→ **Consignes à suivre**:
1. Selon le passage, dans quelle partie de la Chine se trouve le Xinjiang ?
2. Reproduisez mot pour mot l'extrait du passage qui va de « Sauces tomate : l’ombre » jusqu'à « les Nations Unies. ».

→ **Passage à lire**:
━━━━━━━━
Sous leur teinte éclatante et leur étiquette promettant l’authenticité italienne, les sauces tomate que vous consommez pourraient cacher un parcours bien plus trouble. En remontant la chaîne d’approvisionnement, une enquête de la BBC éclaire des pratiques inquiétantes impliquant l’une des régions les plus controversées de la planète
Ces sauces tomate proviennent-elles d’Italie… ou de Chine ?
De l’Italie à la Chine, les tomates parcourent des milliers de kilomètres avant d’atterrir dans nos assiettes. Mais ce voyage dissimule parfois des pratiques inavouables, entre mensonges industriels et exploitation humaine.
Sauces tomate : l’ombre du Xinjiang sur nos assiettes ?
Le Xinjiang, région au nord-ouest de la Chine, produit une part significative de la tomate mondiale. Ce territoire est également tristement célèbre pour ses « camps de rééducation » où des Ouïghours, minorité musulmane persécutée, sont soumis à un travail forcé. Mamutjan, un ex-détenu, raconte : « On nous obligeait à récolter 450 kg de tomates par jour. Ceux qui échouaient étaient battus. » Son témoignage, recueilli par la BBC, fait écho à d’autres récits documentés par des ONG et les Nations Unies.
━━━━━━━━
→ **Lignes de données**:
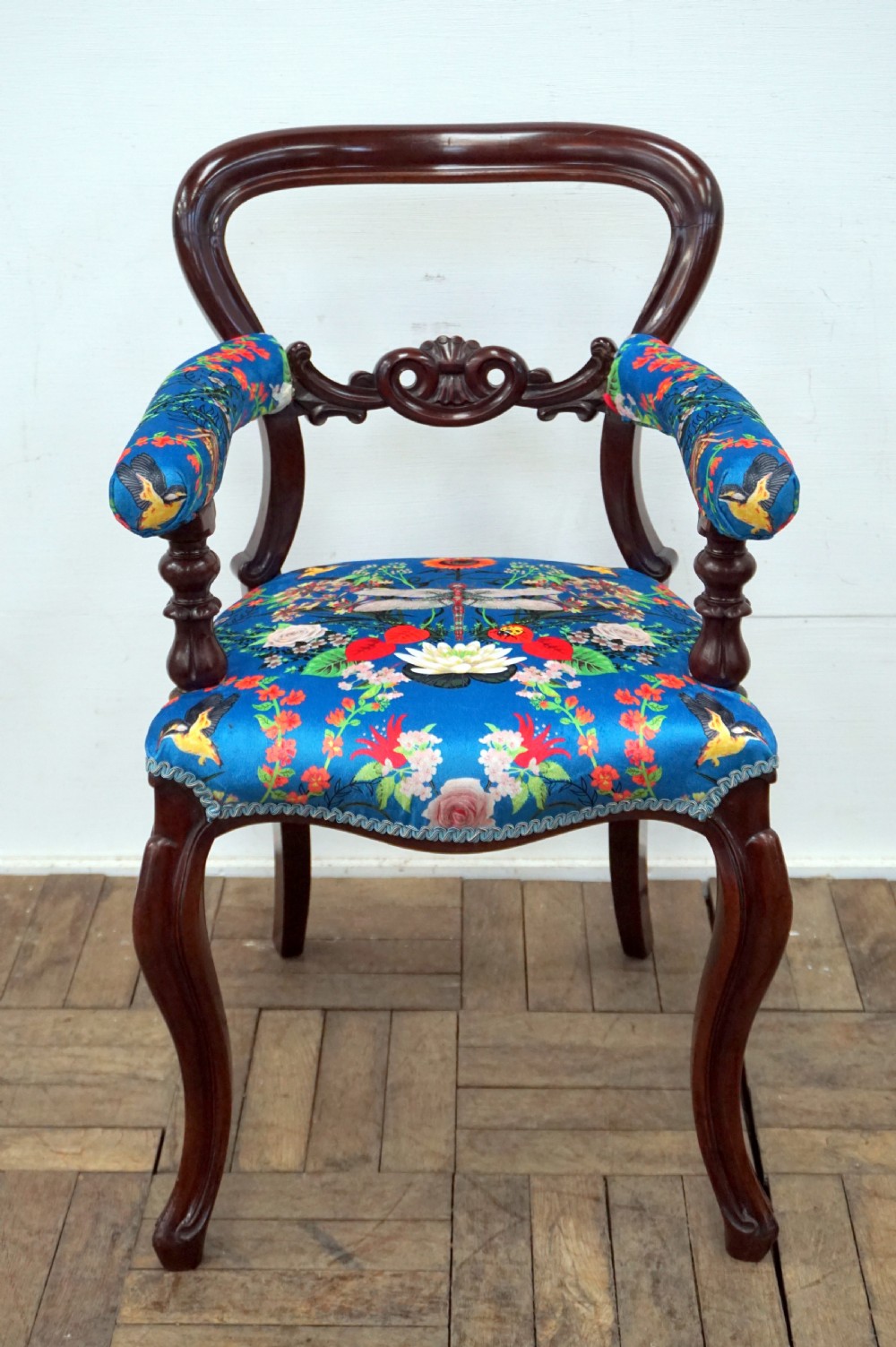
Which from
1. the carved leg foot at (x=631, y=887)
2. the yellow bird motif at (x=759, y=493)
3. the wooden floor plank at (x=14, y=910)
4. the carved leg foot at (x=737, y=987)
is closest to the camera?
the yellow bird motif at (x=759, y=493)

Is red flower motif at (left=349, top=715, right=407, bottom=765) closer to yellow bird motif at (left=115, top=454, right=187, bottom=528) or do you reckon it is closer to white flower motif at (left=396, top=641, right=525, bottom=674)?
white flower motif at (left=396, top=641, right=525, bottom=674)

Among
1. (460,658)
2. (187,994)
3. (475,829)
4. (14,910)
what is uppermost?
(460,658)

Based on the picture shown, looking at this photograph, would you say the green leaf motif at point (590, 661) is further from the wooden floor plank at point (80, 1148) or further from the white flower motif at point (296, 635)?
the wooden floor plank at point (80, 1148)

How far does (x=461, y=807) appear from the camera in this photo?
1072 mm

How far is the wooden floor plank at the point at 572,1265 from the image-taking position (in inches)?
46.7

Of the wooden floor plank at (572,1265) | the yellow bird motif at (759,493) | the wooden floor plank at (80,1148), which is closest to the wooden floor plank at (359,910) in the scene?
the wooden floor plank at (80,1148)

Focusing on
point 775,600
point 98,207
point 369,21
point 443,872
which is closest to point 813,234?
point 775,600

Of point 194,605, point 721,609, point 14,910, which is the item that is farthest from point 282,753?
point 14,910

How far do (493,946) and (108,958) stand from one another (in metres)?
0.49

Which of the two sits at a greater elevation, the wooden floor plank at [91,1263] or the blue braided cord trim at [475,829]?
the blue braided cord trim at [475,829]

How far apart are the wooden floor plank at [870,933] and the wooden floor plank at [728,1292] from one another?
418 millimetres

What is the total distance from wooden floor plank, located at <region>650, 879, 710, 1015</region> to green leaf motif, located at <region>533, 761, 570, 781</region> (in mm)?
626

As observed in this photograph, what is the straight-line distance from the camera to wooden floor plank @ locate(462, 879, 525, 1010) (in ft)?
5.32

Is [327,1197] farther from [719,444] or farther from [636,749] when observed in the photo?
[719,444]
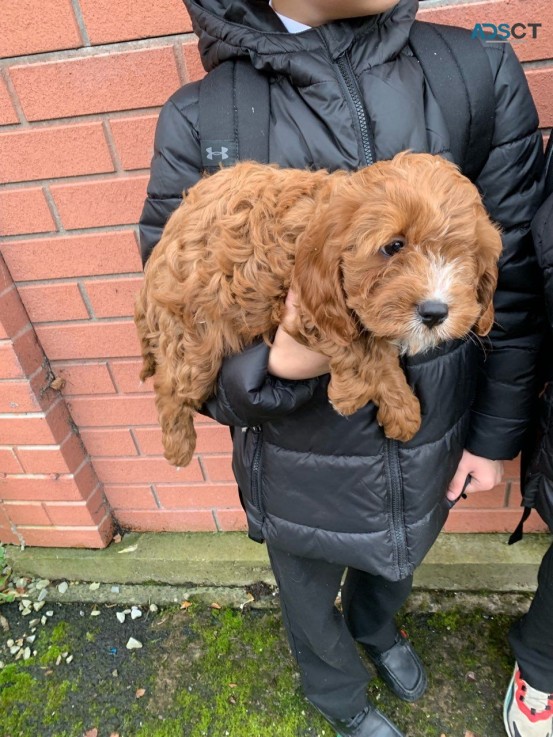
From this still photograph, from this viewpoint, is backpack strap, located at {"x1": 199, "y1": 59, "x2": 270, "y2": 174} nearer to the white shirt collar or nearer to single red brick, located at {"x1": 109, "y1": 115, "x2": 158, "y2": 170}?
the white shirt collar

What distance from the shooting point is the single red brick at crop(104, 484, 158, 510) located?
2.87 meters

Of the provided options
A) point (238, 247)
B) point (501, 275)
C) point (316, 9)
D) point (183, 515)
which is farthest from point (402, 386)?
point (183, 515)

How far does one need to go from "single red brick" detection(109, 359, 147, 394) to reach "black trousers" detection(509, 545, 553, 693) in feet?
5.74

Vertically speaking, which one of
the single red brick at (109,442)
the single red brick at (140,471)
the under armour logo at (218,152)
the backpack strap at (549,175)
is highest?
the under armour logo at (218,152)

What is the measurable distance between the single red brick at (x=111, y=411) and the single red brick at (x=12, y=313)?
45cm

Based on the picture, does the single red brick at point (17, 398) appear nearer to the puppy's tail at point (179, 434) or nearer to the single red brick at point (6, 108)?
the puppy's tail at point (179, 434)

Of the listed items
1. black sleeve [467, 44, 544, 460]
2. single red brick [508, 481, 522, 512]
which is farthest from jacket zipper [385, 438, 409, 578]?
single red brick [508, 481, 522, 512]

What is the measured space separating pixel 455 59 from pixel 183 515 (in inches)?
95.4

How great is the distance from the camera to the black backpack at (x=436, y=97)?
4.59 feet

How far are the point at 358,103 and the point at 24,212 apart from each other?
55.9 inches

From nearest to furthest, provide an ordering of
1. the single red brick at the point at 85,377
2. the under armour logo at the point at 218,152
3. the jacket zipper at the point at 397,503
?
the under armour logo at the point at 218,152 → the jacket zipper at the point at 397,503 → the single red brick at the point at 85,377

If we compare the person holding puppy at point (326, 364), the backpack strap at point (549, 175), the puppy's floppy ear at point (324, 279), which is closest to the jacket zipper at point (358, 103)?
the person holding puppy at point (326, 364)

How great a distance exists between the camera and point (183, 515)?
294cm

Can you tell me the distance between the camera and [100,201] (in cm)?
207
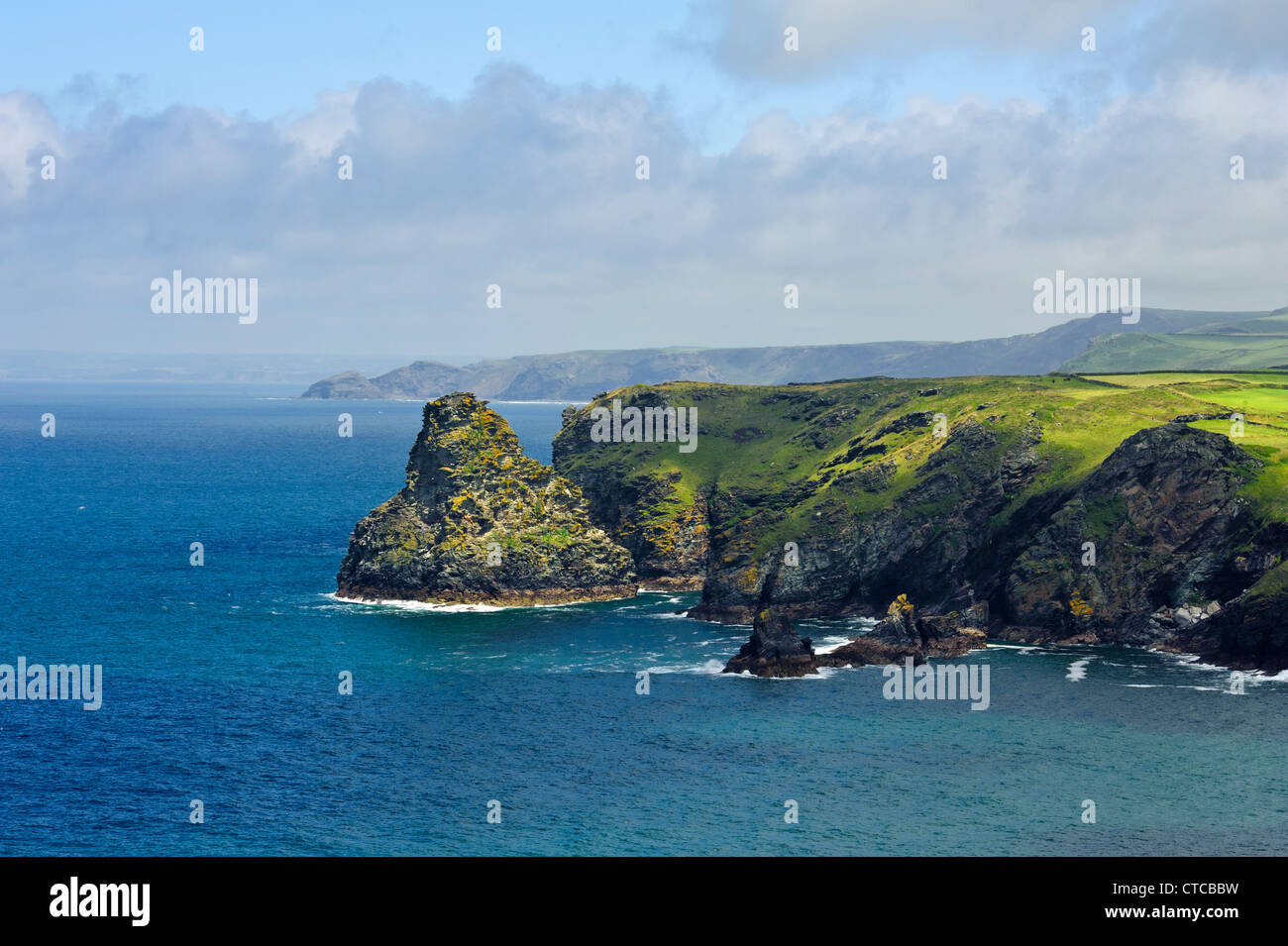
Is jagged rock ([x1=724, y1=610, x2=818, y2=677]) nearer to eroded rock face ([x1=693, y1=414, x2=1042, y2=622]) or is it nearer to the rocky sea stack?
━━━━━━━━
→ **Résultats de l'exercice**:
1. Le Xinjiang se situe au nord-ouest de la Chine.

2.
Sauces tomate : l’ombre du Xinjiang sur nos assiettes ?
Le Xinjiang, région au nord-ouest de la Chine, produit une part significative de la tomate mondiale. Ce territoire est également tristement célèbre pour ses « camps de rééducation » où des Ouïghours, minorité musulmane persécutée, sont soumis à un travail forcé. Mamutjan, un ex-détenu, raconte : « On nous obligeait à récolter 450 kg de tomates par jour. Ceux qui échouaient étaient battus. » Son témoignage, recueilli par la BBC, fait écho à d’autres récits documentés par des ONG et les Nations Unies.